For the avoidance of doubt, the Target Market Assessment does not constitute: (a) an assessment of suitability or appropriateness for the purposes of the UK Product Governance Requirements; or (b) a recommendation to any investor or group of investors to invest in, or purchase, or take any other action whatsoever with respect to the Placing Shares.

Each distributor is responsible for undertaking its own target market assessment in respect of the Placing Shares and determining appropriate distribution channels.

 

Appendix I - Terms and conditions of the Placing

IMPORTANT INFORMATION ON THE PLACING FOR INVITED PLACEES ONLY.

*Dataset records*.
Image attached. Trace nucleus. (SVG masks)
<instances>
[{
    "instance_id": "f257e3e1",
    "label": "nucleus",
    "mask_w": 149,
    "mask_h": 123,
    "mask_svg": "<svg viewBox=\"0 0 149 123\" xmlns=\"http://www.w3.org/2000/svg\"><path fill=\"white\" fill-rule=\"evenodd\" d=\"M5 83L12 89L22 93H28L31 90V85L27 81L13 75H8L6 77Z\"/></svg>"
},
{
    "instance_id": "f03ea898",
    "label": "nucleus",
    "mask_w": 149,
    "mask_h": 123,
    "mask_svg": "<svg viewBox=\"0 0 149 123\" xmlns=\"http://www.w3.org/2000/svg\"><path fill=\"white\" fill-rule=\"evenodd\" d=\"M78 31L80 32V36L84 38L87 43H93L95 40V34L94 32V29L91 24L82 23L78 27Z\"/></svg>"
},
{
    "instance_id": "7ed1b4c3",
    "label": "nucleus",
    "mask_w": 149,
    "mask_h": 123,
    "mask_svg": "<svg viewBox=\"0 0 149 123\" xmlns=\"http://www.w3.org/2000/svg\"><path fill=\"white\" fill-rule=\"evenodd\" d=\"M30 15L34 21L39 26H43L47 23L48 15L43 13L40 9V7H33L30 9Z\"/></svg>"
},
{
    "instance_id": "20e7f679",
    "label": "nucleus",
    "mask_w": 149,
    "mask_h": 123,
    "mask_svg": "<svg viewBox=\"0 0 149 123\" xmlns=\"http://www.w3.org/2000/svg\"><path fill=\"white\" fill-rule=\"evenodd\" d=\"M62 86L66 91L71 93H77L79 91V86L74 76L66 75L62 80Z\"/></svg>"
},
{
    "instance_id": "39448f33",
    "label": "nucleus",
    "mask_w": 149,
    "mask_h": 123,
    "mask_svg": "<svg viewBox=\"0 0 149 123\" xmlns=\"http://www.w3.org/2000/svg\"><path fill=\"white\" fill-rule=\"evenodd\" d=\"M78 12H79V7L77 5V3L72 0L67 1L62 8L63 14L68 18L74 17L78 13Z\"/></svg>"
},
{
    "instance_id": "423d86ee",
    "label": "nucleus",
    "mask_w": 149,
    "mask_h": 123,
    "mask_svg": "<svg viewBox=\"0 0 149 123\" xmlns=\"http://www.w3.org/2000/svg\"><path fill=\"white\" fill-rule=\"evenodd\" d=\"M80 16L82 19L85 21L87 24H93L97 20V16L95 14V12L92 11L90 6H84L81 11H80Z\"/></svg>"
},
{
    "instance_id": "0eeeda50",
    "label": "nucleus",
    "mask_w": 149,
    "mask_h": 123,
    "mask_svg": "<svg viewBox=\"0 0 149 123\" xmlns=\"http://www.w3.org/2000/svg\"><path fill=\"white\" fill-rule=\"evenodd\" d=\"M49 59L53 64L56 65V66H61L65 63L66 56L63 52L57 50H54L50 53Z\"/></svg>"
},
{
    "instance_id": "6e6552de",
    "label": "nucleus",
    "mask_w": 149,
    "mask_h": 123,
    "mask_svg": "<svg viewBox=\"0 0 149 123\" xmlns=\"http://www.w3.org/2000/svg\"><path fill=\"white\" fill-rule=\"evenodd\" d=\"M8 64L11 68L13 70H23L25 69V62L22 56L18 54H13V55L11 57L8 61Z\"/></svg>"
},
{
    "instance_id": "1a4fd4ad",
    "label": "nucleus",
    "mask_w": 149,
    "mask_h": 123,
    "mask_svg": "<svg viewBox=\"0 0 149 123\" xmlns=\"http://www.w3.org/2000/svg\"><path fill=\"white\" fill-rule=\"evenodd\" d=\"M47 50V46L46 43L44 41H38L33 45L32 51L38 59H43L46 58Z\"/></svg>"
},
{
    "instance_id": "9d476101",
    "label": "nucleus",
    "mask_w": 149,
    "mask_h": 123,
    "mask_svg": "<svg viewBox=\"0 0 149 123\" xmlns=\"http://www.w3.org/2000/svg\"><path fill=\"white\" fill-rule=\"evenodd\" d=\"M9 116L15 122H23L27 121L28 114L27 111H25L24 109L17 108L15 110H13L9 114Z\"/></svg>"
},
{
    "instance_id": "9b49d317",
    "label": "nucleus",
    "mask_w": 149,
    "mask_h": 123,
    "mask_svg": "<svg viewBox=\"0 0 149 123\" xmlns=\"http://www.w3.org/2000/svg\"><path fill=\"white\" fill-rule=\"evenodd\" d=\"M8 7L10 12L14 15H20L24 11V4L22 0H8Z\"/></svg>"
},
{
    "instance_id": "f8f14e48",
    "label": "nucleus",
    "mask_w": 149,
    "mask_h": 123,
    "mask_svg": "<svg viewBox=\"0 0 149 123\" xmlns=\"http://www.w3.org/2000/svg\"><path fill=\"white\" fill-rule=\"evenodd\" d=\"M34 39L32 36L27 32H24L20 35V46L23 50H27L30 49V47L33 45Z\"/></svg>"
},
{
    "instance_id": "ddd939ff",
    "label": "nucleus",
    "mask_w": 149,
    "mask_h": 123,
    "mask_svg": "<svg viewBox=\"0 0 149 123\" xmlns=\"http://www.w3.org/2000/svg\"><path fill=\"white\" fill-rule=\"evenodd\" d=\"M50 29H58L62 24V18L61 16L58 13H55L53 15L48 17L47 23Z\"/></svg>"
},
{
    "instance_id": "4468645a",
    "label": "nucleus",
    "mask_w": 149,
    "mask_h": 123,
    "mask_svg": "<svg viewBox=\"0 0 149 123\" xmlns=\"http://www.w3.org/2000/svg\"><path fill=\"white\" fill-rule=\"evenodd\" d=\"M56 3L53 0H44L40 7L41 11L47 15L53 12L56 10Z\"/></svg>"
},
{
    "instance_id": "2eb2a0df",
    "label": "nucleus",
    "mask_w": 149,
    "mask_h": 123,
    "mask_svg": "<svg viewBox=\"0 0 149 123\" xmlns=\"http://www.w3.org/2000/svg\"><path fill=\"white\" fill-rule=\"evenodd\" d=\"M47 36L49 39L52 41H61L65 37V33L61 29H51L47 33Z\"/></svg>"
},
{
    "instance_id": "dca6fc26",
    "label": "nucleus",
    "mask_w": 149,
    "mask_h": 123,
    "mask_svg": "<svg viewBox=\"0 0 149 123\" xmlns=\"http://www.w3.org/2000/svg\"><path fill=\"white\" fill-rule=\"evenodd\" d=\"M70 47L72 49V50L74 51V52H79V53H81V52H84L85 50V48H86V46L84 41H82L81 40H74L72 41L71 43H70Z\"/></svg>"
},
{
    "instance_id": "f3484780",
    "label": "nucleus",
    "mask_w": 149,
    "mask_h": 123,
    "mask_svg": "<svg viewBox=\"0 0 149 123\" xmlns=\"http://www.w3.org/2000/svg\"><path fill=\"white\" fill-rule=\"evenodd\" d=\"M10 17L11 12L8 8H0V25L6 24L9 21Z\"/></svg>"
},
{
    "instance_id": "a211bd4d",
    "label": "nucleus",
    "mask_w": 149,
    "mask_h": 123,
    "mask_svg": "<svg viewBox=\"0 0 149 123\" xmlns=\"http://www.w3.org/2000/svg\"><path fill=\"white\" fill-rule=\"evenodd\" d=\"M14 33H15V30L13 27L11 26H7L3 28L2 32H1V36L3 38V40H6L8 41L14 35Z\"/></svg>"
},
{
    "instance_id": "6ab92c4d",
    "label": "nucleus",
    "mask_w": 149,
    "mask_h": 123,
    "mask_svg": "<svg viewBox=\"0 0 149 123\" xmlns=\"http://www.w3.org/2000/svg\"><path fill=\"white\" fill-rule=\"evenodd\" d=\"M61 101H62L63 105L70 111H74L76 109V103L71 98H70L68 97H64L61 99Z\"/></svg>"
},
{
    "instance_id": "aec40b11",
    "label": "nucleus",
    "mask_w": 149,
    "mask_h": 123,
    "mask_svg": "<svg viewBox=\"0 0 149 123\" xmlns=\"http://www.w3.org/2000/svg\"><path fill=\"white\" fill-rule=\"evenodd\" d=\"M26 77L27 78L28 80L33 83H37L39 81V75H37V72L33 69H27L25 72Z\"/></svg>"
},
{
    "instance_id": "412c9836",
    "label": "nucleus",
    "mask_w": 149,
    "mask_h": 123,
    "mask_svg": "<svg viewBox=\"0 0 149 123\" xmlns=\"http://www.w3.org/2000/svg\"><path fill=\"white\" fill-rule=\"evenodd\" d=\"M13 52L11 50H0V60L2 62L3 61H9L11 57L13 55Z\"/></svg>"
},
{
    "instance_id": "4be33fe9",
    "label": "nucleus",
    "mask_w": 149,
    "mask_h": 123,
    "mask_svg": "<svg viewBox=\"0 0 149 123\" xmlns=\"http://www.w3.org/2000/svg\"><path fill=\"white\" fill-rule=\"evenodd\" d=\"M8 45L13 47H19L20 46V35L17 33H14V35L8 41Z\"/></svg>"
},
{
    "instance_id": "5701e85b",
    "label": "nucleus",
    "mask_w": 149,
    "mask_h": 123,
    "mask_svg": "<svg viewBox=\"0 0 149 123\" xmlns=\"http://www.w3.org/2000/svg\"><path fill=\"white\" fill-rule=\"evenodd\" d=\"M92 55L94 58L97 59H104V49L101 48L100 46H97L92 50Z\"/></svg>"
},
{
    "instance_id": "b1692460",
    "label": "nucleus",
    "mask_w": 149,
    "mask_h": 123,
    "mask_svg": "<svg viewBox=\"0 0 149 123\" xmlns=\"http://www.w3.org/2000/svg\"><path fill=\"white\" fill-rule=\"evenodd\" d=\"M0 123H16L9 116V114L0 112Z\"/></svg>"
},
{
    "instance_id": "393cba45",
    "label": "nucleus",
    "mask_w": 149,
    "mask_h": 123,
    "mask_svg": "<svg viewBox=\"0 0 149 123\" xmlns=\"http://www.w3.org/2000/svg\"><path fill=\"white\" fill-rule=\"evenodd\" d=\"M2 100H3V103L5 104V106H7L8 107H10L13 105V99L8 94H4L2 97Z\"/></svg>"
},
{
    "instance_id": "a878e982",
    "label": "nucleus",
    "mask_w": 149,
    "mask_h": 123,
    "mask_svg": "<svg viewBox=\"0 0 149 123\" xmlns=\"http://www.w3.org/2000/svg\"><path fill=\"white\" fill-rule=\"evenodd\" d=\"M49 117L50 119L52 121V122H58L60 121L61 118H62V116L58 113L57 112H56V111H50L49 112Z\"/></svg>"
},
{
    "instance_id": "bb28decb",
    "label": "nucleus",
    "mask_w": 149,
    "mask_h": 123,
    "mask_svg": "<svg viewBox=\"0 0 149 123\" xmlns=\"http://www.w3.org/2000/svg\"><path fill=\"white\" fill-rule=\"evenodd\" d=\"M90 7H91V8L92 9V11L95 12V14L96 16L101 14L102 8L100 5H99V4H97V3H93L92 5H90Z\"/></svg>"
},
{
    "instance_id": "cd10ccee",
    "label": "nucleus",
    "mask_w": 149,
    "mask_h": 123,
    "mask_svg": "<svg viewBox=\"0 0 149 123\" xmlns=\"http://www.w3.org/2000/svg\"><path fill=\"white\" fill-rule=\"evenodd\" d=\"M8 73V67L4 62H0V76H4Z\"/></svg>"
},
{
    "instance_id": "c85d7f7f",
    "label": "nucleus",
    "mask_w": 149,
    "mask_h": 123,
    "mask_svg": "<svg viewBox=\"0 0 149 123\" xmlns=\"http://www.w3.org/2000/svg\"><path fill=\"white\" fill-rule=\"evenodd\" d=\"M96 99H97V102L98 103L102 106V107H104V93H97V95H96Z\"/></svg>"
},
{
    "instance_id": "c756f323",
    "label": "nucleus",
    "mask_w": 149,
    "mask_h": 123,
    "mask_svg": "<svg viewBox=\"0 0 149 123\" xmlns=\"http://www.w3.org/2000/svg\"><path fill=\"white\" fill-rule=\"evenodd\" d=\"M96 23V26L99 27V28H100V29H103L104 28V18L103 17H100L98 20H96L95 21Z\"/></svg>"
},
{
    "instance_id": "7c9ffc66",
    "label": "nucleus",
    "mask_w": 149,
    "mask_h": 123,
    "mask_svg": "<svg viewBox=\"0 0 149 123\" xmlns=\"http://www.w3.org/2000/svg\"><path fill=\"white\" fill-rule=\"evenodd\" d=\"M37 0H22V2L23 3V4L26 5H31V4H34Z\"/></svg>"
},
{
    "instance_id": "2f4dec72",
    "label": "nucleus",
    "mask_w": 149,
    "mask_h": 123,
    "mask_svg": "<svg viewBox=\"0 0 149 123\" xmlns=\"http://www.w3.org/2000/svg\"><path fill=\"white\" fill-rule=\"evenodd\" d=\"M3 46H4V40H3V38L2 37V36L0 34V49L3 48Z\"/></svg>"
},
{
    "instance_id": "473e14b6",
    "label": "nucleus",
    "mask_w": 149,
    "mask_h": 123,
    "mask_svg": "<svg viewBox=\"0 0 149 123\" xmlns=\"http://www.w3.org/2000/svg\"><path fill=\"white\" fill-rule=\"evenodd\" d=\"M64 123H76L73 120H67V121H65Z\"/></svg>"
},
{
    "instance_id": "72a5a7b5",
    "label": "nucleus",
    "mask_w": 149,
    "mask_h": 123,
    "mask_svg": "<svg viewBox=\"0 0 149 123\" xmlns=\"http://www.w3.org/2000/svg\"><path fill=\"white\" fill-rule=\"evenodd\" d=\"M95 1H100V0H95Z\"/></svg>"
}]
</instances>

*Tasks and exercises*.
1. In the placing terms text, who must carry out its own target market assessment for the Placing Shares?
2. Extend the placing terms text, picking up directly after its final line.

*In response*.
1. Each distributor is responsible for undertaking its own target market assessment for the Placing Shares and for determining appropriate distribution channels.

2.
MEMBERS OF THE PUBLIC ARE NOT ELIGIBLE TO TAKE PART IN THE PLACING. THIS ANNOUNCEMENT AND THE TERMS AND CONDITIONS SET OUT IN THIS APPENDIX ARE FOR INFORMATION PURPOSES ONLY AND ARE DIRECTED ONLY AT: (A) PERSONS IN MEMBER STATES OF THE EUROPEAN ECONOMIC AREA (THE "EEA") WHO ARE QUALIFIED INVESTORS WITHIN THE MEANING OF ARTICLE 2(E) OF THE PROSPECTUS REGULATION; OR (B) IN THE UNITED KINGDOM, PERSONS WHO (I) ARE "INVESTMENT PROFESSIONALS" SPECIFIED IN ARTICLE 19(5) OF THE FINANCIAL SERVICES AND MARKETS ACT (FINANCIAL PROMOTION) ORDER 2005 (THE "ORDER") AND/OR (II) FALL WITHIN ARTICLE 49(2)(A) TO (D) OF THE ORDER (AND ONLY WHERE THE CONDITIONS CONTAINED IN THOSE ARTICLES HAVE BEEN, OR WILL AT THE RELEVANT TIME BE, SATISFIED); AND (II) ARE "QUALIFIED INVESTORS" WITHIN THE MEANING OF ARTICLE 2 OF THE UK PROSPECTUS REGULATION ("QUALIFIED INVESTORS") (ALL SUCH PERSONS TOGETHER BEING REFERRED TO AS "RELEVANT PERSONS").

THIS ANNOUNCEMENT AND THE TERMS AND CONDITIONS SET OUT IN THIS APPENDIX MUST NOT BE ACTED ON OR RELIED ON BY PERSONS WHO ARE NOT RELEVANT PERSONS.

THIS ANNOUNCEMENT AND THE TERMS AND CONDITIONS SET OUT IN THIS APPENDIX DOES NOT ITSELF CONSTITUTE AN OFFER FOR SALE OR SUBSCRIPTION OF ANY SECURITIES IN THE COMPANY. THIS ANNOUNCEMENT HAS BEEN ISSUED BY AND IS THE SOLE RESPONSIBILITY OF THE COMPANY. PERSONS DISTRIBUTING THIS ANNOUNCEMENT MUST SATISFY THEMSELVES THAT IT IS LAWFUL TO DO SO. ANY INVESTMENT OR INVESTMENT ACTIVITY TO WHICH THIS APPENDIX AND THE TERMS AND CONDITIONS SET OUT IN THIS APPENDIX RELATE IS AVAILABLE ONLY TO RELEVANT PERSONS AND WILL BE ENGAGED IN ONLY WITH RELEVANT PERSONS.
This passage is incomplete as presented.